Pennsylvania Diocese Bars Priests of Anglican Mission in America

Episcopal News Service. June 6, 2001 [2001-145]

Ed Stannard, News Editor of Episcopal Life

(ENS) Bishop Charles Bennison has formally barred two priests from conducting services in the Diocese of Pennsylvania and demanded that another breakaway parish turn over its property.

The Rev. Philip D. Lyman and the Rev. Kenneth Cook were cited as having "abandoned the communion of the Church" and were forbidden to officiate in the diocese as of May 25.

Bennison's action came after Lyman, Cook and some of the 350 members of St. John's, Huntingdon Valley, announced May 20 that they were renaming themselves St. John the Evangelist Anglican Church and seeking affiliation with the Anglican Mission in America under Charles Murphy, a bishop of the Church of Rwanda. Murphy attended what Lyman described as "an informational meeting" on May 19. Bennison inhibited Lyman and Cook under Canon 4.10.1.

A second traditionalist parish, St. James the Less in the East Falls area of Philadelphia, was ordered to turn over its property to the diocese after mediation ended without a resolution. The parish and its rector, the Rev. David Ousley, said in 1999 that they were leaving the Episcopal Church.

In a letter to St. James the Less, diocesan chancellor William C. Bullitt said the request for the parish's property "is based on the clear fact that the actions taken by your clients in 1999 were an express violation of the terms of the Articles of Incorporation and, among other things, a violation of the Canons of the Episcopal Church."

Walking away

Lyman and the 360-members of St. John's avoided a property dispute with the diocese when they decided to abandon the church and rectory rather than fight Bennison's effort to evict them, according to a June 5 story in the Philadelphia Inquirer. Bennison said he plans to install new clergy, organist and office staff by June 10.
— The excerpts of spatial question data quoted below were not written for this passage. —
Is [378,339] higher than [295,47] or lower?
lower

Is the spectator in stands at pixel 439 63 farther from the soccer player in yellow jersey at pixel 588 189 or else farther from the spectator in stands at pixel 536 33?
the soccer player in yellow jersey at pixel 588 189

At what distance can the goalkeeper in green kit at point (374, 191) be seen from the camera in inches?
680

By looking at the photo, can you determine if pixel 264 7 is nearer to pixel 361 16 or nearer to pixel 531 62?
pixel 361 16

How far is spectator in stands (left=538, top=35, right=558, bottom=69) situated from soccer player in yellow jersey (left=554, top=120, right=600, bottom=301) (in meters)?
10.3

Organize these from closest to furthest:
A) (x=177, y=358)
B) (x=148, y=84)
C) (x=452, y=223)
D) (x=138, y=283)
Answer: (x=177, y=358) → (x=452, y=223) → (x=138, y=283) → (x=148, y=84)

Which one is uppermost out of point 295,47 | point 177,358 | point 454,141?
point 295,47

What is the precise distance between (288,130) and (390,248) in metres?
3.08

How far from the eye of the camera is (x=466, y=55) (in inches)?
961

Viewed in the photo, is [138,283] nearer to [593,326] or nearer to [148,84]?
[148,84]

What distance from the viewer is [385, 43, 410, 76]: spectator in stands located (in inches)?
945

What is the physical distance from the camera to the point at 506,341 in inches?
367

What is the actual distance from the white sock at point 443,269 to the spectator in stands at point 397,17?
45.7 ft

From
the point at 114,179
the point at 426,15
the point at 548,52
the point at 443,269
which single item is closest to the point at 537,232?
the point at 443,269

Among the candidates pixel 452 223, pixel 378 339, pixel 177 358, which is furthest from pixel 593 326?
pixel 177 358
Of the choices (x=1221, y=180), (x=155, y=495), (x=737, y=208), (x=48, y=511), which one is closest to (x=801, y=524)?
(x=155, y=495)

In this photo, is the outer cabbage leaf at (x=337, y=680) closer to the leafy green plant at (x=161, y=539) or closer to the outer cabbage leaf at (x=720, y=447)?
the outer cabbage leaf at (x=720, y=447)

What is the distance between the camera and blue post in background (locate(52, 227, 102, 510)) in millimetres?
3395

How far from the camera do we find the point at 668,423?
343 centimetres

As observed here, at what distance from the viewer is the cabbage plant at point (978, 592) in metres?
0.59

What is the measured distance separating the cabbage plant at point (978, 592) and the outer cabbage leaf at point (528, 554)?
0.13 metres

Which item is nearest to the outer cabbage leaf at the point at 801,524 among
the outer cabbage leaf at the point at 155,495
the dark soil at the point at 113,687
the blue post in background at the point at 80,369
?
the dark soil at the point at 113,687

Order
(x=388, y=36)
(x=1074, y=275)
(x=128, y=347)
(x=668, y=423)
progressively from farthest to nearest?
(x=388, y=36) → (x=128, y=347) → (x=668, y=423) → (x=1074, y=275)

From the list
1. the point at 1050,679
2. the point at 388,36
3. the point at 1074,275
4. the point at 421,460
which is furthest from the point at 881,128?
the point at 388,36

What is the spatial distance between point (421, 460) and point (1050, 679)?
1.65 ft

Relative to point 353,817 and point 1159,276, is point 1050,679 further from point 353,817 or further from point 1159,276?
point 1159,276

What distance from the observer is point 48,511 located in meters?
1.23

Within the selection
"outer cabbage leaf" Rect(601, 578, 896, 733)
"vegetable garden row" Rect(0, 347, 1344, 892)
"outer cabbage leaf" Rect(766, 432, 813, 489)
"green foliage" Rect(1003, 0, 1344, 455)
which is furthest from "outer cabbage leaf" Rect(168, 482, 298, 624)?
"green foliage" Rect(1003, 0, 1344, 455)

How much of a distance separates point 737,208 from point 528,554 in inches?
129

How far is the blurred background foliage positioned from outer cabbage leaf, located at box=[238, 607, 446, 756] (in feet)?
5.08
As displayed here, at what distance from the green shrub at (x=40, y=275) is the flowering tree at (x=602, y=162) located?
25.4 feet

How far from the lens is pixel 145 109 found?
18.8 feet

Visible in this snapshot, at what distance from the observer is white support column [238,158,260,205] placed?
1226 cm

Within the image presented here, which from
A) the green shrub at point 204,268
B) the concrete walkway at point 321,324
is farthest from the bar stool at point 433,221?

"We're going to walk away, the chief reason being theological," Lyman told the Inquirer. "We do not believe it would be good stewardship of our time or money, nor an especially good witness to get embroiled in court battles. We do not want to be looking back and be distracted from these other things." Lyman would not say where the congregation would worship or where he, his wife and his five children would live.

The parish had offered to sell the church building for $1 million but Bennison rejected the offer. In a statement issued by St. John's, senior warden Robert Wisniewski said $1 million was the fair-market value of the property and that "the parishioners believe that the diocese has a moral responsibility to allow those who built and maintained this church to keep it."

Meg Cave, communications officer for the diocese, said there were historical and legal reasons not to accept the parish's offer.

"This congregation was set up by people who assumed there would be a tradition and a legacy of Episcopal worship there for future generations, so we want to honor that," she said. It's the diocese's position, also, that once St. John's left the Episcopal Church, that the property would revert to the diocese.

A price to pay

In a June 3 statement, Lyman said, "We understood the implications of our recent actions and that there would be a price to be paid for our refusal to compromise faith and conscience. . . . Their rejection of our offer was a great disappointment, if not a complete surprise. Moreover, it seems to us both senseless and unnecessary. Now, instead of a boost to the diocesan budget, they will inherit largely empty buildings, which will prove costly to maintain. In our turn, we must leave this place, which we love, which we have cared for and which, in our eyes, is sacred."

In a statement, the diocese said it took the steps after negotiations with both parishes had broken down, despite its efforts to find a reconciliation.

"On several occasions, we have extended additional time for the parishes to comply with various requirements under the Canons," Bennison said in his statement. "The recent actions of these two parishes now require additional steps to protect the interests of our church members and the communities in which we minister."

Asked whether the statement means his role as an Episcopal priest in Pennsylvania is formally over, Lyman told the Inquirer, "It sure looks like it to me."

Cave said of the conflict with the two parishes, "We're saddened that a member of our family has chosen not to be a member of the family any longer. ... But they've made that decision so what you do as with any family member is you respect that decision but certain things have to happen because of it."

Putting up a fight

Unlike St. John the Evangelist, the 125-member Church of St. James the Less is considering fighting the request to turn over title to its property and make an accounting of all income and assets by June 15.

"We still hold the title, the deeds. The diocese never put in any money here," the Rev. David Ousley, rector, told the Inquirer. "The reason God has called us here is to be faithful here. The ministry requires the property; our school would be forced to fold if we had to move. . . . The other [reason] is we think they do not have either a moral or legal right" to take the property.

After a 72-day mediation period expired May 1, Bennison visited St. James the Less and delivered a letter to the congregation urging them to accept an official visitation from him. He was not acknowledged by Ousley. On May 10, the diocesan council declared the parish under "missionary administration."

St. James the Less and St. John's are among seven traditionalist congregations in the diocese who oppose the ordination of women and non-celibate gays and lesbians and same-sex unions. They are particularly opposed to Bennison because of his liberal views on sexuality.